Director Luc Besson and cinematographer Thierry Arbogast, AFC create a kaleidoscopic 23rd-century adventure with The Fifth Element.

Within his plush Malibu beachhouse-turned-post-production facility, French filmmaker Luc Besson cradles a cup of steaming tea while coyly deflecting specific questions concerning the plot of his avant-garde stellar epic The Fifth Element. Although this futuristic film holds the coveted opening night slot at this month's 50th Cannes Film Festival, the director has shrouded it in the utmost secrecy. An animated yet weary-looking Besson offers sparse specifics about the film's mythical battle between virtue and villainy, which is set in the year 2259. Instead, the Gallic auteur presents a five-minute "making of" documentary which displays highlights of the production's 22-week shoot, which took place from January to June 1996 on nine soundstages at Pinewood Studios outside London, England.

While the film's narrative is resolutely obscured, this quick-cut cacophony of behind-the-scenes imagery is hypnotic: Leeloo (Milla Jovovich), an otherworldly nymph crowned with a day-glo orange coiffure and swathed only in strategically placed silk strips, takes out alien aggressors twice her size; gangs of troll-faced aliens (known as Mangalores) exchange blaster fire with intrepid cabbie Korben Dallas (Bruce Willis) in an ornate dining chamber; Zorg (Gary Oldman), a dapper arms dealer with a two-tone, post-punk hairdo, strolls from a spacecraft's green-glowing gantry with mayhem on his mind; and a compact flying taxicab careens through the skies of a swirling Manhattan cityscape as it flees multiple police vehicles.

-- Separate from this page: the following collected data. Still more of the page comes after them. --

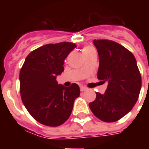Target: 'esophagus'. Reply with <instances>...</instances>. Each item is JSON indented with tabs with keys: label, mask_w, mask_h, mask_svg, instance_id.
Segmentation results:
<instances>
[{
	"label": "esophagus",
	"mask_w": 149,
	"mask_h": 149,
	"mask_svg": "<svg viewBox=\"0 0 149 149\" xmlns=\"http://www.w3.org/2000/svg\"><path fill=\"white\" fill-rule=\"evenodd\" d=\"M86 90H87V88H86V87H85V86H80V91H82V92L86 91Z\"/></svg>",
	"instance_id": "obj_1"
}]
</instances>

Science-fiction is a genre long loved by Besson. As a teenager, he penned the original story for The Fifth Element as a novel, and freely admits that a comic-book aesthetic drives his cinematic sensibilities. Though Element is is in the same vein as Besson's first feature — the $375,000, silent, black-and-white post-apocalyptic tale Le Dernier Combat (The Last Battle, 1983) — his latest futuristic romp is a far more ambitious undertaking. The color-filled film's $75 million budget ranks it as the most expensive European production to date.

In keeping with the hands-on approach Besson established on Le Dernier Combat and has practiced on all of his successive films— Subway (1985), The Big Blue (1988), Atlantis (1990), La Femme Nikita (1991) and The Professional (1994) — the filmmaker operated the camera himself throughout the entire shoot. While such a working situation is rare for directors working within the Hollywood system, Besson prefers it because he can maintain better control of the onscreen action. "I create the frame and the movement within it," he explains. "Why lose time explaining everything to someone else? He's going to be slightly off, and then I'm going to freak out and say, 'No, this is not what we discussed. I want the camera here!' So it's better for everyone involved if I just do it myself.

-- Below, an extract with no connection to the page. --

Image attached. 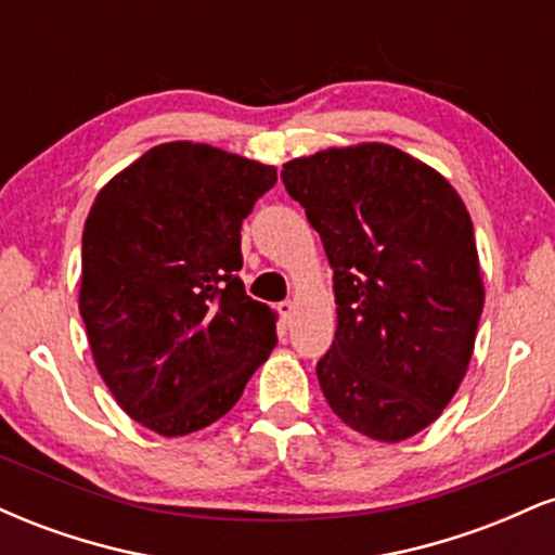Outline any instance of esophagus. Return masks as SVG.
<instances>
[{"mask_svg":"<svg viewBox=\"0 0 555 555\" xmlns=\"http://www.w3.org/2000/svg\"><path fill=\"white\" fill-rule=\"evenodd\" d=\"M276 310H279V315H282V321L289 323L292 315H295V302H292V299H284V302L276 305Z\"/></svg>","mask_w":555,"mask_h":555,"instance_id":"obj_1","label":"esophagus"}]
</instances>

"What gives me the most satisfaction is the relationship that I have with the actors," he submits. "If you're in the middle of the action, you can hear them talk or cry, and you can even grab an actor and place him in or out of the frame."

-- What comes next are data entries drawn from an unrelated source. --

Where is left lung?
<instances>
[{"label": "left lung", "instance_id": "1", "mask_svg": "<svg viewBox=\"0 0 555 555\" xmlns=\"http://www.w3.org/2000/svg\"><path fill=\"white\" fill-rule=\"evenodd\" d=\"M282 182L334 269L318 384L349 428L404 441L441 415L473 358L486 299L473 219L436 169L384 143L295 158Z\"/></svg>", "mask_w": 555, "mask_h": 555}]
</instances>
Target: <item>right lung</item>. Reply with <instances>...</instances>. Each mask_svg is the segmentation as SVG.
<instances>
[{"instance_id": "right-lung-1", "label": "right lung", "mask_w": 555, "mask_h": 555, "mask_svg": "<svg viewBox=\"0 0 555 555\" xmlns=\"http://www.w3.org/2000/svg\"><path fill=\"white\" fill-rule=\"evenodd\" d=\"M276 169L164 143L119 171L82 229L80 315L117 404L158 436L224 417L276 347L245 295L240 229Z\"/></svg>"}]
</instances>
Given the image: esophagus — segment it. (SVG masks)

Besson shot Element in the Super 35 format, primarily with an Arriflex 535B most often fitted with Zeiss prime lenses. He also wielded Arri 2C and 3Cs for handheld work, multiple high-speed 435s for action scenes, and a miniature Eyemo camera for POV shots. His in-the-action filmic style makes heavy use of focal ranges between 25 and 50mm.

Besson had worked with the anamorphic format on his prior pictures, but switched for Element at the request of the special effects team at Digital Domain (see page 42), saving them the task of compressing and decompressing the film's images while taking advantage of the experience they had gained on such special effects-laden Super 35 pictures as True Lies and Apollo 13.